- [COMPLETE THE FOLLOWING]:
A – Rewrite the Cropland and Pastures Agency text from "The Cropland and Pastures Agency appreciates" to "the agency recommends.", putting "growers" in place of "farmers".
B – Extend the Cropland and Pastures Agency text, starting right after its final sentence.

- [TEXT SECTION]:
Monitor food production

The Cropland and Pastures Agency closely works with farmers to ensure that they employ the right farming techniques that ensure that the food produced is produced sustainably, and is fit for human consumption. Towards this, the agency has some agrichemicals that it bans from use, based on scientific evidence of their detrimental effects on human health, the environment, and animals. It regularly tests crops and animals to ensure they are being reared as per regulations.

Besides the quality of production, the agency also monitors quantity. Farmers receive leases competitively. A less-than-ideal production is picked up by the agency, which engages the farmer to see whether there is any help they need to boost production. If the interventions do not help, the agency can cancel the lease and award it to another farmer who shows that they are more capable.

The agency keenly promotes soil regeneration techniques. Overgrazing, persistent monocultural cultivation, and improper irrigation techniques are all discouraged. The agency routinely monitors the farming and ranching practices to ensure that farming is sustainable and that these practices are not practiced.


The Cropland and Pastures Agency appreciates the importance of information in enabling farmers to attain high productivity using the right methods. The agency also empowers contractors who help farmers with information on agriculture best practices that help them farm as the agency recommends.

Training sessions, which are mostly conducted online, aim to empower farmers to produce food in ways that promote the safety and health of consumers and the environment. They are also trained on how to run successful agribusinesses, by, for instance, finding alternative, organic farm inputs, animal feed formulations, and marketing techniques. The Cropland and Pastures Agency contracts experts to formulate training modules that target all types of farming.

How the agency works

Background on presidencies

Every presidency in the community presidency is a four-member entity whose members represent one of the four major demographics: married men (A), married women (B), single women (C), and single men (D). However, a president serves the whole community in their role, rather than only their own demographic. Presidents’ diversity and commitment to serve all is provided for in the community bylaws and ensures that all access services without any discrimination.

These four major demographics are evenly split in ordinary society, with each group accounting for between 23 and 27% of the population, and with regular fluctuations as people’s status changes. The community appreciates that discrimination across all social categories happens based on marital status, other social categorizations notwithstanding; married men are likelier to dominate other demographics, especially single men and single women. Married women are also likelier to have better prospects in careers and leadership than single women.

- [MATERIAL SHOWN]:
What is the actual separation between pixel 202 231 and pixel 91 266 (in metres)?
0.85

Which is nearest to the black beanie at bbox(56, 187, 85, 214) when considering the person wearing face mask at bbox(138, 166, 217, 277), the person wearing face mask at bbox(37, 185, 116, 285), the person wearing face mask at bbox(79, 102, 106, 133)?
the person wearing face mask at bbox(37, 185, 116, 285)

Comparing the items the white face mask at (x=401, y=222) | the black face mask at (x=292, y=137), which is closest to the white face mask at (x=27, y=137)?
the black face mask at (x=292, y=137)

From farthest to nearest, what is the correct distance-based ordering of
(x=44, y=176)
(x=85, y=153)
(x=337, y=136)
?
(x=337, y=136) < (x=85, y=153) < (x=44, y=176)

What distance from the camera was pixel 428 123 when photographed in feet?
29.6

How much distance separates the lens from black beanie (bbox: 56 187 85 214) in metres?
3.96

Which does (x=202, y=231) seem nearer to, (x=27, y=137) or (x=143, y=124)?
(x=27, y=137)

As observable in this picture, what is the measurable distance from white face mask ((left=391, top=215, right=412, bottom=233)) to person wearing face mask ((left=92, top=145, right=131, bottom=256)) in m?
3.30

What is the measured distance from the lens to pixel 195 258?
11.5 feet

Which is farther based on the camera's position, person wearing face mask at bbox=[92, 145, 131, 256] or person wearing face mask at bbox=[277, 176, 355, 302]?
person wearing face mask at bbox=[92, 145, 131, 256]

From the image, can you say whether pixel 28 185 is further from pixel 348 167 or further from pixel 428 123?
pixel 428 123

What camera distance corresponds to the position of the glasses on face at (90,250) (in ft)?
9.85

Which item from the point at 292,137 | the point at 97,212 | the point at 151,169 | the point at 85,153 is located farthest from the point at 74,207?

- [ANSWERS TO THE EXERCISE]:
A –
The Cropland and Pastures Agency appreciates the importance of information in enabling growers to attain high productivity using the right methods. The agency also empowers contractors who help growers with information on agriculture best practices that help them farm as the agency recommends.

B –
The community’s infrastructure promotes equal access to economic and social resources and opportunities. The composition of the community as a whole and those who serve it in the community public service is closely monitored to prevent numerical domination, which can lead to nepotism or unequal access.

Besides marital status, the recruitment to be a participant, and to serve in the public service carefully considers other social categorizations, to ensure racial, ethnic, religious, and sexual groups are well represented in the community as they are in the society in which a community operates. These considerations inform the constitution of the community public service. The diversity in community public service, which is provided by bylaws, is aimed at creating a community that is blind to all other considerations besides service to participants. The service is therefore designed to be free of discrimination.

Executive presidency, bureau board, and demographic presidencies

The Cropland and Pastures agency is served by an executive presidency of four presidents. The executive presidency sets the agency’s overall strategy and operating policies. It also sets up an automated system through which the agency interacts with participants. Adjusts the strategy, policies, and automated system as needed to better serve the community.

As part of the Land and Utilities Bureau, the Cropland and Pastures Agency’s executive presidency forms a 12-member bureau board together with the executive presidencies serving the Community Land and Utilities, and Raw Materials and Transport agencies. The board is a check and balance tool for individual presidents and agencies, especially on decisions that have far-reaching implications for the community. In the initial period, as a community is formed, the board plays a critical role in the acquisition, zoning, and development of land for various uses.

Within the bureau board, three presidents from the same demographic form a demographic presidency. There are four such presidencies in the bureau. The demographic presidency works on matters of common interest to a demographic, that cut across the three agencies. The demographic presidency also plays an important role in the mentorship and training of new presidents.

Demographic presidency ADemographic presidency BDemographic presidency CDemographic presidency D
Executive presidency, Cropland and Pastures (22)22A22B22C22D
Executive presidency, Community Land and Utilities (23)23A23B23C23D
Executive presidency, Raw Materials, and Transport(24)24A24B24C24D

Limited partners, branch presidencies, and boards

The Cropland and Pastures Agency (and the Land and Utilities Bureau that it forms a part of) does not have operational presidencies that serve participants on agency-specific matters. Instead, the agency relies on branch presidencies and the human relations’ village presidencies for interactions with participants, in addition to the automated system. This section illustrates how this works, from the community’s organization, to branch presidencies and boards. 

Limited partners and dependents

A limited partner is the basic unit in the community. A limited person, usually above 18 years old, but sometimes as young as 16, has been admitted into the community and has invested $20,000 as partnership interest, for which they earn a return. This is regarded as one unit of partnership interest.

Over time, a limited partner can add more units of partnership interest, as their business prospers. The more partnership interest units a limited partner has, the more the return they receive from the agency.

 A dependent is a minor, or a person living with a disability, under the care of a limited partner. In some instances, a dependent may be a fit adult, who for various reasons is supported by community agencies, and assigned by contract to a limited partner.  Limited partners are responsible for any legal agreements that their dependents enter into, either with community agencies or other participants.

Together, limited partners and dependents are referred to as participants. Participants who are dependents, because they are still minors, can start a business when they reach 12 years of age. This allows them to save up and invest $20,000 into the community by their 18th birthday, and possibly as early as 16.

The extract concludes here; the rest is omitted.